Madison also understood that there is always a need for transparency and clarity in government. He said that “It will be of little avail to the people that the laws are made by men of their own choice if the laws be so voluminous that they cannot be read, or so incoherent that they cannot be understood.”

Unfortunately, Madison's fears came true: our laws and regulations are so voluminous we can’t read them, and so incoherent we can’t fully understand them. 

Sunshine Week is another well-intentioned effort. It is a national initiative spearheaded by the American Society of News Editors to foster open government and eliminate excessive secrecy in government. There is information here and a free toolkit here to help citizens conduct their own transparency-in-government campaigns.

The real problem, however, is that Madison’s Constitution has been perverted. Career politicians get elected by accepting campaign funds from big money special interests – unions, big business, and agenda coalitions like the Sierra Club. Once elected, the politicians let these same special interests draft legislation, and their bloated staffs and high-paid lobbyists push the legislation through. The laws become incoherent as all the special interests pile on with their own customized subsidies and protections. Then, the thousands of pages of incomprehensible regulations follow.

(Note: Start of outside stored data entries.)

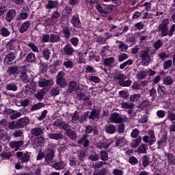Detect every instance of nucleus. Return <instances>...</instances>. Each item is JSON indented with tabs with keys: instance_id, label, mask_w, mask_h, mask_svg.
Wrapping results in <instances>:
<instances>
[{
	"instance_id": "nucleus-3",
	"label": "nucleus",
	"mask_w": 175,
	"mask_h": 175,
	"mask_svg": "<svg viewBox=\"0 0 175 175\" xmlns=\"http://www.w3.org/2000/svg\"><path fill=\"white\" fill-rule=\"evenodd\" d=\"M139 57L142 58L143 66H148L151 62V55L148 50H142L139 53Z\"/></svg>"
},
{
	"instance_id": "nucleus-48",
	"label": "nucleus",
	"mask_w": 175,
	"mask_h": 175,
	"mask_svg": "<svg viewBox=\"0 0 175 175\" xmlns=\"http://www.w3.org/2000/svg\"><path fill=\"white\" fill-rule=\"evenodd\" d=\"M85 70L86 73H96V70L92 66H85Z\"/></svg>"
},
{
	"instance_id": "nucleus-22",
	"label": "nucleus",
	"mask_w": 175,
	"mask_h": 175,
	"mask_svg": "<svg viewBox=\"0 0 175 175\" xmlns=\"http://www.w3.org/2000/svg\"><path fill=\"white\" fill-rule=\"evenodd\" d=\"M120 106L122 109L132 110V109H133V107H135V105L132 103L122 102V103H120Z\"/></svg>"
},
{
	"instance_id": "nucleus-41",
	"label": "nucleus",
	"mask_w": 175,
	"mask_h": 175,
	"mask_svg": "<svg viewBox=\"0 0 175 175\" xmlns=\"http://www.w3.org/2000/svg\"><path fill=\"white\" fill-rule=\"evenodd\" d=\"M77 87V83H76L75 81H70L69 83V85H68V92L72 93L73 92V91H75V90H76V88Z\"/></svg>"
},
{
	"instance_id": "nucleus-64",
	"label": "nucleus",
	"mask_w": 175,
	"mask_h": 175,
	"mask_svg": "<svg viewBox=\"0 0 175 175\" xmlns=\"http://www.w3.org/2000/svg\"><path fill=\"white\" fill-rule=\"evenodd\" d=\"M0 140L1 142H9V135H7L5 133H1V134H0Z\"/></svg>"
},
{
	"instance_id": "nucleus-49",
	"label": "nucleus",
	"mask_w": 175,
	"mask_h": 175,
	"mask_svg": "<svg viewBox=\"0 0 175 175\" xmlns=\"http://www.w3.org/2000/svg\"><path fill=\"white\" fill-rule=\"evenodd\" d=\"M126 59H128V54L120 53L118 57V62H124Z\"/></svg>"
},
{
	"instance_id": "nucleus-60",
	"label": "nucleus",
	"mask_w": 175,
	"mask_h": 175,
	"mask_svg": "<svg viewBox=\"0 0 175 175\" xmlns=\"http://www.w3.org/2000/svg\"><path fill=\"white\" fill-rule=\"evenodd\" d=\"M44 142H46V139H44V137H42V135L35 139V143L36 144H38V146L42 144V143H44Z\"/></svg>"
},
{
	"instance_id": "nucleus-4",
	"label": "nucleus",
	"mask_w": 175,
	"mask_h": 175,
	"mask_svg": "<svg viewBox=\"0 0 175 175\" xmlns=\"http://www.w3.org/2000/svg\"><path fill=\"white\" fill-rule=\"evenodd\" d=\"M16 157L19 158L21 163H28L31 160V153L28 152H25V153H23V152H17Z\"/></svg>"
},
{
	"instance_id": "nucleus-6",
	"label": "nucleus",
	"mask_w": 175,
	"mask_h": 175,
	"mask_svg": "<svg viewBox=\"0 0 175 175\" xmlns=\"http://www.w3.org/2000/svg\"><path fill=\"white\" fill-rule=\"evenodd\" d=\"M44 152L46 154L45 161L47 162V163H51V162H53V159H54V150L47 148L45 149Z\"/></svg>"
},
{
	"instance_id": "nucleus-57",
	"label": "nucleus",
	"mask_w": 175,
	"mask_h": 175,
	"mask_svg": "<svg viewBox=\"0 0 175 175\" xmlns=\"http://www.w3.org/2000/svg\"><path fill=\"white\" fill-rule=\"evenodd\" d=\"M102 166H103V161H97L92 164L93 169H100Z\"/></svg>"
},
{
	"instance_id": "nucleus-25",
	"label": "nucleus",
	"mask_w": 175,
	"mask_h": 175,
	"mask_svg": "<svg viewBox=\"0 0 175 175\" xmlns=\"http://www.w3.org/2000/svg\"><path fill=\"white\" fill-rule=\"evenodd\" d=\"M58 42H61V37H59V35L51 34L50 36L51 43H57Z\"/></svg>"
},
{
	"instance_id": "nucleus-13",
	"label": "nucleus",
	"mask_w": 175,
	"mask_h": 175,
	"mask_svg": "<svg viewBox=\"0 0 175 175\" xmlns=\"http://www.w3.org/2000/svg\"><path fill=\"white\" fill-rule=\"evenodd\" d=\"M16 122L20 129V128H24V126H27L29 124V119L27 118H21Z\"/></svg>"
},
{
	"instance_id": "nucleus-40",
	"label": "nucleus",
	"mask_w": 175,
	"mask_h": 175,
	"mask_svg": "<svg viewBox=\"0 0 175 175\" xmlns=\"http://www.w3.org/2000/svg\"><path fill=\"white\" fill-rule=\"evenodd\" d=\"M150 165V156L145 155L142 158V165L144 167H147Z\"/></svg>"
},
{
	"instance_id": "nucleus-50",
	"label": "nucleus",
	"mask_w": 175,
	"mask_h": 175,
	"mask_svg": "<svg viewBox=\"0 0 175 175\" xmlns=\"http://www.w3.org/2000/svg\"><path fill=\"white\" fill-rule=\"evenodd\" d=\"M132 64H133V60L130 59L126 61L125 62H124L123 64H121L120 65L119 68H120V69H124V68H126V66L132 65Z\"/></svg>"
},
{
	"instance_id": "nucleus-15",
	"label": "nucleus",
	"mask_w": 175,
	"mask_h": 175,
	"mask_svg": "<svg viewBox=\"0 0 175 175\" xmlns=\"http://www.w3.org/2000/svg\"><path fill=\"white\" fill-rule=\"evenodd\" d=\"M24 144V141L21 140V141H13L10 143V147L11 148H14V150H18L21 146Z\"/></svg>"
},
{
	"instance_id": "nucleus-31",
	"label": "nucleus",
	"mask_w": 175,
	"mask_h": 175,
	"mask_svg": "<svg viewBox=\"0 0 175 175\" xmlns=\"http://www.w3.org/2000/svg\"><path fill=\"white\" fill-rule=\"evenodd\" d=\"M51 55V52L49 49H44L42 51V57L46 59V61H49L50 59V56Z\"/></svg>"
},
{
	"instance_id": "nucleus-36",
	"label": "nucleus",
	"mask_w": 175,
	"mask_h": 175,
	"mask_svg": "<svg viewBox=\"0 0 175 175\" xmlns=\"http://www.w3.org/2000/svg\"><path fill=\"white\" fill-rule=\"evenodd\" d=\"M29 16V14L27 12H21L19 14V15L17 16L16 20H18L19 21H23V20H27Z\"/></svg>"
},
{
	"instance_id": "nucleus-23",
	"label": "nucleus",
	"mask_w": 175,
	"mask_h": 175,
	"mask_svg": "<svg viewBox=\"0 0 175 175\" xmlns=\"http://www.w3.org/2000/svg\"><path fill=\"white\" fill-rule=\"evenodd\" d=\"M148 147V146L146 144H142L138 147L135 152H138L139 154H146V152H147Z\"/></svg>"
},
{
	"instance_id": "nucleus-28",
	"label": "nucleus",
	"mask_w": 175,
	"mask_h": 175,
	"mask_svg": "<svg viewBox=\"0 0 175 175\" xmlns=\"http://www.w3.org/2000/svg\"><path fill=\"white\" fill-rule=\"evenodd\" d=\"M149 135H150V142L149 146H152L155 142H157V139L155 138V134L154 133V131L149 130Z\"/></svg>"
},
{
	"instance_id": "nucleus-24",
	"label": "nucleus",
	"mask_w": 175,
	"mask_h": 175,
	"mask_svg": "<svg viewBox=\"0 0 175 175\" xmlns=\"http://www.w3.org/2000/svg\"><path fill=\"white\" fill-rule=\"evenodd\" d=\"M114 62L115 59L113 57L104 59V64L105 65V66H113V64H114Z\"/></svg>"
},
{
	"instance_id": "nucleus-37",
	"label": "nucleus",
	"mask_w": 175,
	"mask_h": 175,
	"mask_svg": "<svg viewBox=\"0 0 175 175\" xmlns=\"http://www.w3.org/2000/svg\"><path fill=\"white\" fill-rule=\"evenodd\" d=\"M163 84H165V85H172V84L174 83V81L170 77H165L163 79Z\"/></svg>"
},
{
	"instance_id": "nucleus-63",
	"label": "nucleus",
	"mask_w": 175,
	"mask_h": 175,
	"mask_svg": "<svg viewBox=\"0 0 175 175\" xmlns=\"http://www.w3.org/2000/svg\"><path fill=\"white\" fill-rule=\"evenodd\" d=\"M21 79L24 83H29V77L27 75V72H22L21 73Z\"/></svg>"
},
{
	"instance_id": "nucleus-19",
	"label": "nucleus",
	"mask_w": 175,
	"mask_h": 175,
	"mask_svg": "<svg viewBox=\"0 0 175 175\" xmlns=\"http://www.w3.org/2000/svg\"><path fill=\"white\" fill-rule=\"evenodd\" d=\"M100 115V111L99 110L96 109H92L90 115H89L88 117L90 118V120H96L99 118V116Z\"/></svg>"
},
{
	"instance_id": "nucleus-9",
	"label": "nucleus",
	"mask_w": 175,
	"mask_h": 175,
	"mask_svg": "<svg viewBox=\"0 0 175 175\" xmlns=\"http://www.w3.org/2000/svg\"><path fill=\"white\" fill-rule=\"evenodd\" d=\"M16 10L11 9L7 12L5 20L7 21V23H10L12 20H13V18L16 17Z\"/></svg>"
},
{
	"instance_id": "nucleus-35",
	"label": "nucleus",
	"mask_w": 175,
	"mask_h": 175,
	"mask_svg": "<svg viewBox=\"0 0 175 175\" xmlns=\"http://www.w3.org/2000/svg\"><path fill=\"white\" fill-rule=\"evenodd\" d=\"M8 129H10V130L19 129L17 122H16V121H12L8 122Z\"/></svg>"
},
{
	"instance_id": "nucleus-44",
	"label": "nucleus",
	"mask_w": 175,
	"mask_h": 175,
	"mask_svg": "<svg viewBox=\"0 0 175 175\" xmlns=\"http://www.w3.org/2000/svg\"><path fill=\"white\" fill-rule=\"evenodd\" d=\"M63 123H64V120L62 119H61V118L56 119L53 122V126H55V128L61 129V127L62 126Z\"/></svg>"
},
{
	"instance_id": "nucleus-59",
	"label": "nucleus",
	"mask_w": 175,
	"mask_h": 175,
	"mask_svg": "<svg viewBox=\"0 0 175 175\" xmlns=\"http://www.w3.org/2000/svg\"><path fill=\"white\" fill-rule=\"evenodd\" d=\"M163 45V42L161 40H158L154 43V48L155 50H159Z\"/></svg>"
},
{
	"instance_id": "nucleus-38",
	"label": "nucleus",
	"mask_w": 175,
	"mask_h": 175,
	"mask_svg": "<svg viewBox=\"0 0 175 175\" xmlns=\"http://www.w3.org/2000/svg\"><path fill=\"white\" fill-rule=\"evenodd\" d=\"M0 35H1V36H3L4 38H6L8 36H9V35H10V31H9V29L6 27H2L0 29Z\"/></svg>"
},
{
	"instance_id": "nucleus-39",
	"label": "nucleus",
	"mask_w": 175,
	"mask_h": 175,
	"mask_svg": "<svg viewBox=\"0 0 175 175\" xmlns=\"http://www.w3.org/2000/svg\"><path fill=\"white\" fill-rule=\"evenodd\" d=\"M42 107H44V104L43 103H38L37 104L32 105L31 107V110L32 111H35L36 110L42 109Z\"/></svg>"
},
{
	"instance_id": "nucleus-21",
	"label": "nucleus",
	"mask_w": 175,
	"mask_h": 175,
	"mask_svg": "<svg viewBox=\"0 0 175 175\" xmlns=\"http://www.w3.org/2000/svg\"><path fill=\"white\" fill-rule=\"evenodd\" d=\"M142 143V137H139L135 139H132L130 146L132 148H136L139 147V145Z\"/></svg>"
},
{
	"instance_id": "nucleus-45",
	"label": "nucleus",
	"mask_w": 175,
	"mask_h": 175,
	"mask_svg": "<svg viewBox=\"0 0 175 175\" xmlns=\"http://www.w3.org/2000/svg\"><path fill=\"white\" fill-rule=\"evenodd\" d=\"M167 118L169 121H172V122H174L175 121V113H173L170 111H167Z\"/></svg>"
},
{
	"instance_id": "nucleus-54",
	"label": "nucleus",
	"mask_w": 175,
	"mask_h": 175,
	"mask_svg": "<svg viewBox=\"0 0 175 175\" xmlns=\"http://www.w3.org/2000/svg\"><path fill=\"white\" fill-rule=\"evenodd\" d=\"M88 116H90V111H86L85 113H84L81 116V118H79V122H80V124H83V122H84V121L87 120Z\"/></svg>"
},
{
	"instance_id": "nucleus-33",
	"label": "nucleus",
	"mask_w": 175,
	"mask_h": 175,
	"mask_svg": "<svg viewBox=\"0 0 175 175\" xmlns=\"http://www.w3.org/2000/svg\"><path fill=\"white\" fill-rule=\"evenodd\" d=\"M88 159H89V161H92V162H96L97 161H99V156L96 152H92L89 154Z\"/></svg>"
},
{
	"instance_id": "nucleus-11",
	"label": "nucleus",
	"mask_w": 175,
	"mask_h": 175,
	"mask_svg": "<svg viewBox=\"0 0 175 175\" xmlns=\"http://www.w3.org/2000/svg\"><path fill=\"white\" fill-rule=\"evenodd\" d=\"M54 84V81L53 79H40L38 81V85L40 87H49L50 85H53Z\"/></svg>"
},
{
	"instance_id": "nucleus-34",
	"label": "nucleus",
	"mask_w": 175,
	"mask_h": 175,
	"mask_svg": "<svg viewBox=\"0 0 175 175\" xmlns=\"http://www.w3.org/2000/svg\"><path fill=\"white\" fill-rule=\"evenodd\" d=\"M142 98V94H135L130 96L131 102H140V98Z\"/></svg>"
},
{
	"instance_id": "nucleus-58",
	"label": "nucleus",
	"mask_w": 175,
	"mask_h": 175,
	"mask_svg": "<svg viewBox=\"0 0 175 175\" xmlns=\"http://www.w3.org/2000/svg\"><path fill=\"white\" fill-rule=\"evenodd\" d=\"M70 42L71 44L74 46V47H77L79 46V40L77 37L70 38Z\"/></svg>"
},
{
	"instance_id": "nucleus-14",
	"label": "nucleus",
	"mask_w": 175,
	"mask_h": 175,
	"mask_svg": "<svg viewBox=\"0 0 175 175\" xmlns=\"http://www.w3.org/2000/svg\"><path fill=\"white\" fill-rule=\"evenodd\" d=\"M71 23L75 28H80L81 23H80V18H79V15L73 16L71 18Z\"/></svg>"
},
{
	"instance_id": "nucleus-55",
	"label": "nucleus",
	"mask_w": 175,
	"mask_h": 175,
	"mask_svg": "<svg viewBox=\"0 0 175 175\" xmlns=\"http://www.w3.org/2000/svg\"><path fill=\"white\" fill-rule=\"evenodd\" d=\"M36 59L35 54L33 53H31L29 55H27L26 57V61L27 62H34Z\"/></svg>"
},
{
	"instance_id": "nucleus-46",
	"label": "nucleus",
	"mask_w": 175,
	"mask_h": 175,
	"mask_svg": "<svg viewBox=\"0 0 175 175\" xmlns=\"http://www.w3.org/2000/svg\"><path fill=\"white\" fill-rule=\"evenodd\" d=\"M96 147L97 148L102 150V148H109V147H110V144L107 142L98 143L96 144Z\"/></svg>"
},
{
	"instance_id": "nucleus-17",
	"label": "nucleus",
	"mask_w": 175,
	"mask_h": 175,
	"mask_svg": "<svg viewBox=\"0 0 175 175\" xmlns=\"http://www.w3.org/2000/svg\"><path fill=\"white\" fill-rule=\"evenodd\" d=\"M53 167H54L55 170H62V169H65V167H66V162L59 161V162L55 163L53 165Z\"/></svg>"
},
{
	"instance_id": "nucleus-27",
	"label": "nucleus",
	"mask_w": 175,
	"mask_h": 175,
	"mask_svg": "<svg viewBox=\"0 0 175 175\" xmlns=\"http://www.w3.org/2000/svg\"><path fill=\"white\" fill-rule=\"evenodd\" d=\"M58 5H59L58 1H49L46 8L48 9H55V8L58 7Z\"/></svg>"
},
{
	"instance_id": "nucleus-16",
	"label": "nucleus",
	"mask_w": 175,
	"mask_h": 175,
	"mask_svg": "<svg viewBox=\"0 0 175 175\" xmlns=\"http://www.w3.org/2000/svg\"><path fill=\"white\" fill-rule=\"evenodd\" d=\"M105 129L106 133H108L109 135H113V133H116V131H117V129L114 124L106 125Z\"/></svg>"
},
{
	"instance_id": "nucleus-5",
	"label": "nucleus",
	"mask_w": 175,
	"mask_h": 175,
	"mask_svg": "<svg viewBox=\"0 0 175 175\" xmlns=\"http://www.w3.org/2000/svg\"><path fill=\"white\" fill-rule=\"evenodd\" d=\"M96 8L98 12L103 16H107V14H111L113 12V5H108L107 8L103 9L102 6L99 4L96 5Z\"/></svg>"
},
{
	"instance_id": "nucleus-32",
	"label": "nucleus",
	"mask_w": 175,
	"mask_h": 175,
	"mask_svg": "<svg viewBox=\"0 0 175 175\" xmlns=\"http://www.w3.org/2000/svg\"><path fill=\"white\" fill-rule=\"evenodd\" d=\"M88 81H91L92 83H94L95 84H98L100 83V78L96 77L95 75H90L88 78Z\"/></svg>"
},
{
	"instance_id": "nucleus-43",
	"label": "nucleus",
	"mask_w": 175,
	"mask_h": 175,
	"mask_svg": "<svg viewBox=\"0 0 175 175\" xmlns=\"http://www.w3.org/2000/svg\"><path fill=\"white\" fill-rule=\"evenodd\" d=\"M62 32L64 35V38L69 39L70 38V29L68 27H65L62 29Z\"/></svg>"
},
{
	"instance_id": "nucleus-26",
	"label": "nucleus",
	"mask_w": 175,
	"mask_h": 175,
	"mask_svg": "<svg viewBox=\"0 0 175 175\" xmlns=\"http://www.w3.org/2000/svg\"><path fill=\"white\" fill-rule=\"evenodd\" d=\"M9 75H18L20 73V68L18 67H10L8 69Z\"/></svg>"
},
{
	"instance_id": "nucleus-2",
	"label": "nucleus",
	"mask_w": 175,
	"mask_h": 175,
	"mask_svg": "<svg viewBox=\"0 0 175 175\" xmlns=\"http://www.w3.org/2000/svg\"><path fill=\"white\" fill-rule=\"evenodd\" d=\"M169 18L163 19L159 25L157 31L159 36H169Z\"/></svg>"
},
{
	"instance_id": "nucleus-56",
	"label": "nucleus",
	"mask_w": 175,
	"mask_h": 175,
	"mask_svg": "<svg viewBox=\"0 0 175 175\" xmlns=\"http://www.w3.org/2000/svg\"><path fill=\"white\" fill-rule=\"evenodd\" d=\"M139 135H140V131L137 129H134L131 133V137H133V139H136Z\"/></svg>"
},
{
	"instance_id": "nucleus-20",
	"label": "nucleus",
	"mask_w": 175,
	"mask_h": 175,
	"mask_svg": "<svg viewBox=\"0 0 175 175\" xmlns=\"http://www.w3.org/2000/svg\"><path fill=\"white\" fill-rule=\"evenodd\" d=\"M49 139H54V140H61L64 138V135L59 133H48Z\"/></svg>"
},
{
	"instance_id": "nucleus-62",
	"label": "nucleus",
	"mask_w": 175,
	"mask_h": 175,
	"mask_svg": "<svg viewBox=\"0 0 175 175\" xmlns=\"http://www.w3.org/2000/svg\"><path fill=\"white\" fill-rule=\"evenodd\" d=\"M131 84H132V81L131 80H127V81H120V85L121 87H130Z\"/></svg>"
},
{
	"instance_id": "nucleus-8",
	"label": "nucleus",
	"mask_w": 175,
	"mask_h": 175,
	"mask_svg": "<svg viewBox=\"0 0 175 175\" xmlns=\"http://www.w3.org/2000/svg\"><path fill=\"white\" fill-rule=\"evenodd\" d=\"M6 49L8 50H16L18 48V41L15 39H12L5 46Z\"/></svg>"
},
{
	"instance_id": "nucleus-18",
	"label": "nucleus",
	"mask_w": 175,
	"mask_h": 175,
	"mask_svg": "<svg viewBox=\"0 0 175 175\" xmlns=\"http://www.w3.org/2000/svg\"><path fill=\"white\" fill-rule=\"evenodd\" d=\"M15 58L16 54L13 53H8L4 58V62H5V64H12V62L14 61Z\"/></svg>"
},
{
	"instance_id": "nucleus-7",
	"label": "nucleus",
	"mask_w": 175,
	"mask_h": 175,
	"mask_svg": "<svg viewBox=\"0 0 175 175\" xmlns=\"http://www.w3.org/2000/svg\"><path fill=\"white\" fill-rule=\"evenodd\" d=\"M62 53L64 54V55H68V57H70V55H73V53H75V49L72 46V45L66 44L62 50Z\"/></svg>"
},
{
	"instance_id": "nucleus-10",
	"label": "nucleus",
	"mask_w": 175,
	"mask_h": 175,
	"mask_svg": "<svg viewBox=\"0 0 175 175\" xmlns=\"http://www.w3.org/2000/svg\"><path fill=\"white\" fill-rule=\"evenodd\" d=\"M29 27H31V21H26L19 27L20 33H24V32H27L28 29H29Z\"/></svg>"
},
{
	"instance_id": "nucleus-53",
	"label": "nucleus",
	"mask_w": 175,
	"mask_h": 175,
	"mask_svg": "<svg viewBox=\"0 0 175 175\" xmlns=\"http://www.w3.org/2000/svg\"><path fill=\"white\" fill-rule=\"evenodd\" d=\"M172 65H173V62L172 59H168L167 61H165L163 63V68L166 70L172 67Z\"/></svg>"
},
{
	"instance_id": "nucleus-30",
	"label": "nucleus",
	"mask_w": 175,
	"mask_h": 175,
	"mask_svg": "<svg viewBox=\"0 0 175 175\" xmlns=\"http://www.w3.org/2000/svg\"><path fill=\"white\" fill-rule=\"evenodd\" d=\"M64 66L66 69H72L75 65L73 64V61L69 59H65Z\"/></svg>"
},
{
	"instance_id": "nucleus-47",
	"label": "nucleus",
	"mask_w": 175,
	"mask_h": 175,
	"mask_svg": "<svg viewBox=\"0 0 175 175\" xmlns=\"http://www.w3.org/2000/svg\"><path fill=\"white\" fill-rule=\"evenodd\" d=\"M80 99L87 101L86 103H84L85 106H90V105H91V100H90V98L85 96L84 94L81 93Z\"/></svg>"
},
{
	"instance_id": "nucleus-52",
	"label": "nucleus",
	"mask_w": 175,
	"mask_h": 175,
	"mask_svg": "<svg viewBox=\"0 0 175 175\" xmlns=\"http://www.w3.org/2000/svg\"><path fill=\"white\" fill-rule=\"evenodd\" d=\"M1 157L3 158V159H10V158L12 157V154L10 152H3L1 154Z\"/></svg>"
},
{
	"instance_id": "nucleus-12",
	"label": "nucleus",
	"mask_w": 175,
	"mask_h": 175,
	"mask_svg": "<svg viewBox=\"0 0 175 175\" xmlns=\"http://www.w3.org/2000/svg\"><path fill=\"white\" fill-rule=\"evenodd\" d=\"M43 133H44L43 129L40 127H35L31 129V134L33 136H36V137L39 136H42Z\"/></svg>"
},
{
	"instance_id": "nucleus-51",
	"label": "nucleus",
	"mask_w": 175,
	"mask_h": 175,
	"mask_svg": "<svg viewBox=\"0 0 175 175\" xmlns=\"http://www.w3.org/2000/svg\"><path fill=\"white\" fill-rule=\"evenodd\" d=\"M6 90L8 91H17L18 90V87L13 83H10L6 85Z\"/></svg>"
},
{
	"instance_id": "nucleus-42",
	"label": "nucleus",
	"mask_w": 175,
	"mask_h": 175,
	"mask_svg": "<svg viewBox=\"0 0 175 175\" xmlns=\"http://www.w3.org/2000/svg\"><path fill=\"white\" fill-rule=\"evenodd\" d=\"M66 135L68 136V137L72 140H75V139L77 137V135L76 134V133H75V131H72L71 129L68 130L66 132Z\"/></svg>"
},
{
	"instance_id": "nucleus-1",
	"label": "nucleus",
	"mask_w": 175,
	"mask_h": 175,
	"mask_svg": "<svg viewBox=\"0 0 175 175\" xmlns=\"http://www.w3.org/2000/svg\"><path fill=\"white\" fill-rule=\"evenodd\" d=\"M129 121V119L126 116H122L117 113L113 112L110 114V116L109 117V122H111V124H122V122H128Z\"/></svg>"
},
{
	"instance_id": "nucleus-61",
	"label": "nucleus",
	"mask_w": 175,
	"mask_h": 175,
	"mask_svg": "<svg viewBox=\"0 0 175 175\" xmlns=\"http://www.w3.org/2000/svg\"><path fill=\"white\" fill-rule=\"evenodd\" d=\"M79 113L77 111H75L72 116V120L71 122L72 124H76V122H77V121H79Z\"/></svg>"
},
{
	"instance_id": "nucleus-29",
	"label": "nucleus",
	"mask_w": 175,
	"mask_h": 175,
	"mask_svg": "<svg viewBox=\"0 0 175 175\" xmlns=\"http://www.w3.org/2000/svg\"><path fill=\"white\" fill-rule=\"evenodd\" d=\"M110 55V51L109 46H103L101 49L100 56L101 57H109Z\"/></svg>"
}]
</instances>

The solution is to change the structure of the legislature. In the Neighborhood Legislature, local citizens, each representing just a few thousand households, will change the way we create legislation. Representatives will know their constituents because their constituents will be their neighbors and they will sympathize with their constituents because they share their interests. Above all, representatives will finally listen to their constituents and make sure that any legislation that is drafted (including the repeal of current laws) is brief, clear and to the point. They will make the draft visible to their local constituents, and gather their opinions before the final up-and-down vote on whether to pass the new law or not.

James Madison will stop turning in his grave and Sunshine Week will become an amusing relic of the bygone age of opaque government practices. Happy Birthday, James!